Dataset extract:
◆ ◆ ◆ ◆ ◆

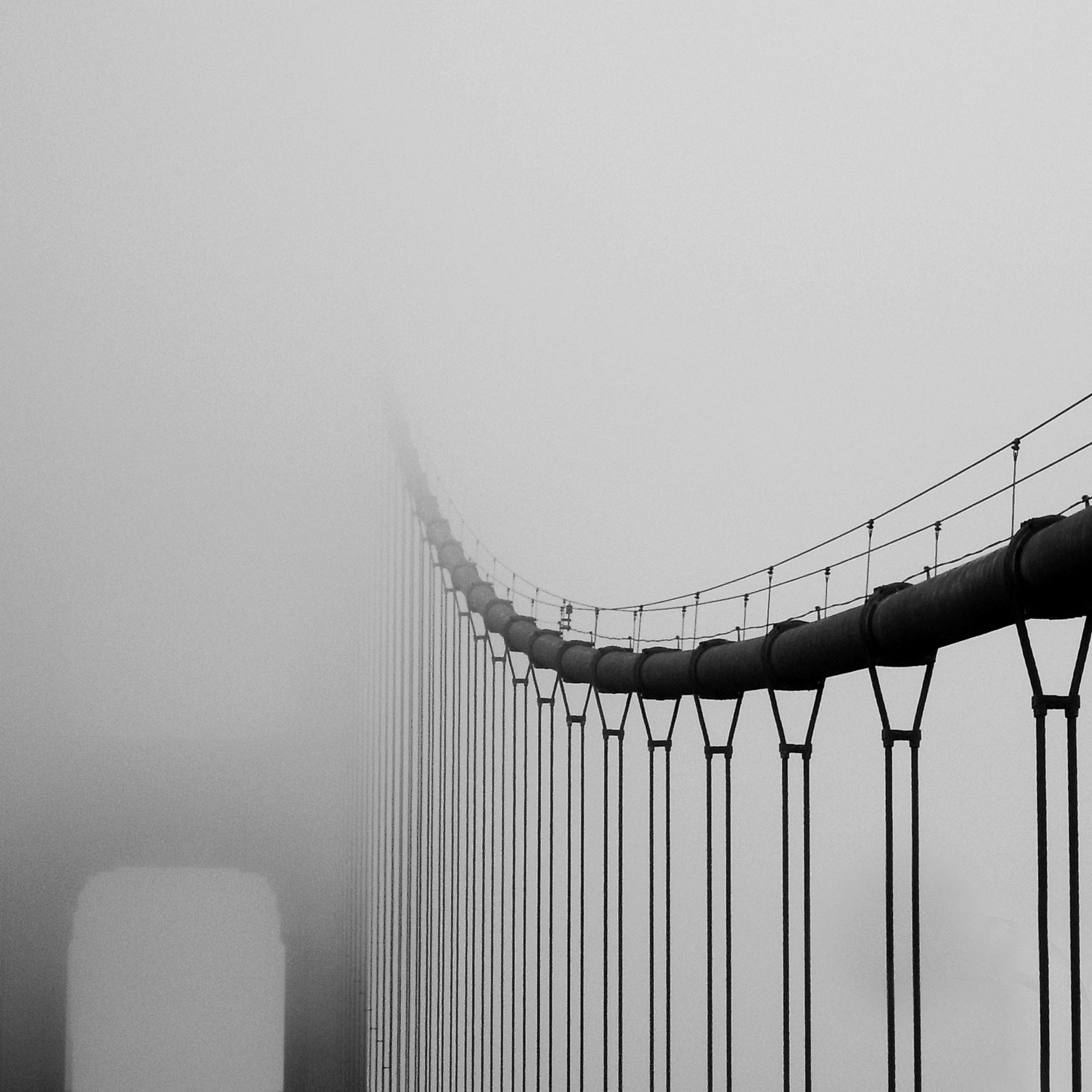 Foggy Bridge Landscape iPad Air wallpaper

◆ ◆ ◆ ◆ ◆

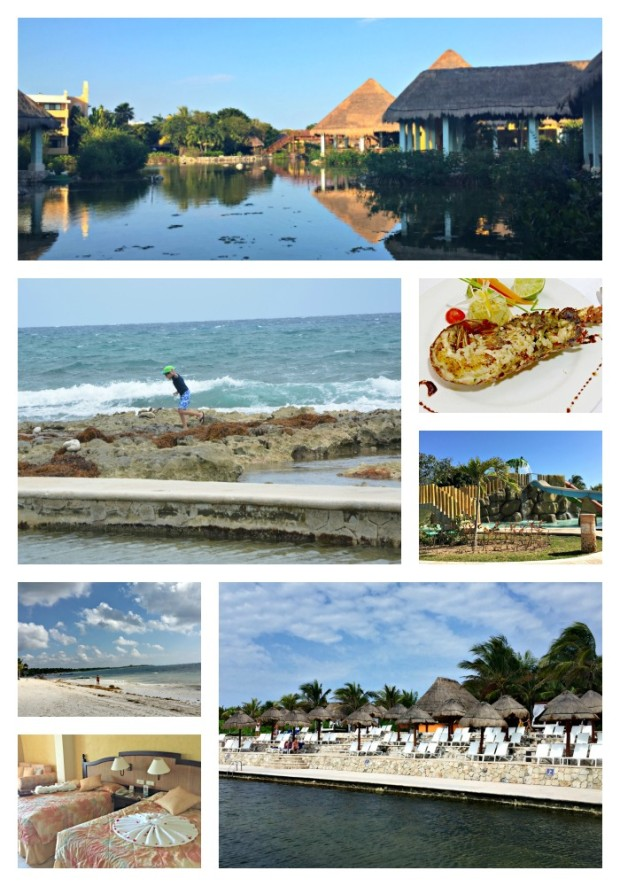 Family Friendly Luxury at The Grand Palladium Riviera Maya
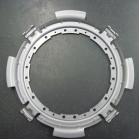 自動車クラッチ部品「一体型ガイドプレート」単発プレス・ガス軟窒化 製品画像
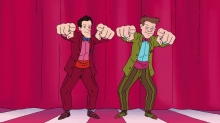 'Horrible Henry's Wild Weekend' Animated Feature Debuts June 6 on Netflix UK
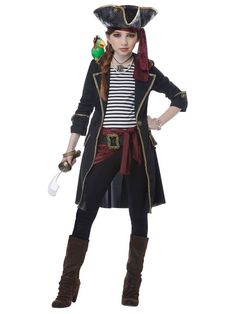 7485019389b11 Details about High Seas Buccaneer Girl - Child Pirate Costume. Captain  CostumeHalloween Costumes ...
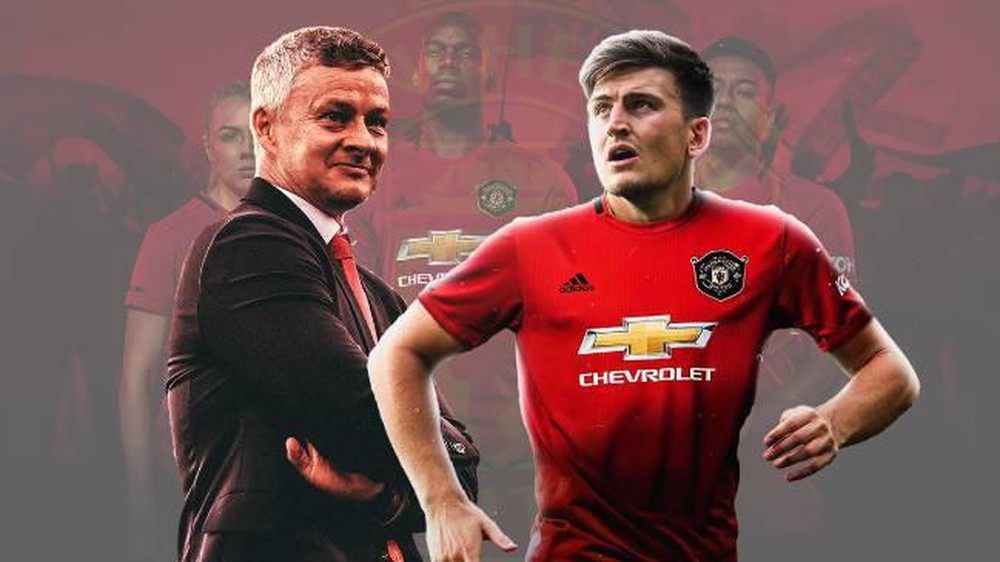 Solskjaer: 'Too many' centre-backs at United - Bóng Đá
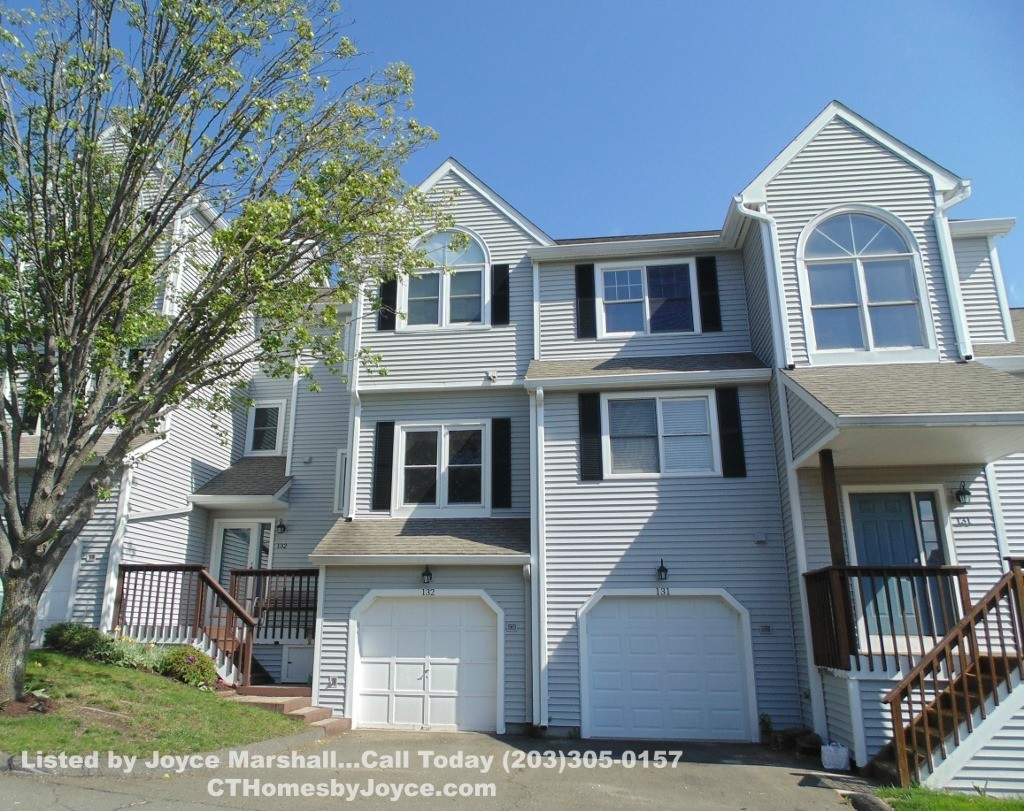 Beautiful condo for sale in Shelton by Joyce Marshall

◆ ◆ ◆ ◆ ◆

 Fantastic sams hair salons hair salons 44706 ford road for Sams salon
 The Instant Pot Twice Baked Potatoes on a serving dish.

◆ ◆ ◆ ◆ ◆

Exercise objective:
Look above for the line containing "Solskjaer: 'Too many'", then write out every line from there down to the line containing "Beautiful condo for", that line included, with no pictures.

Solution to this exercise:
 Solskjaer: 'Too many' centre-backs at United - Bóng Đá
 Beautiful condo for sale in Shelton by Joyce Marshall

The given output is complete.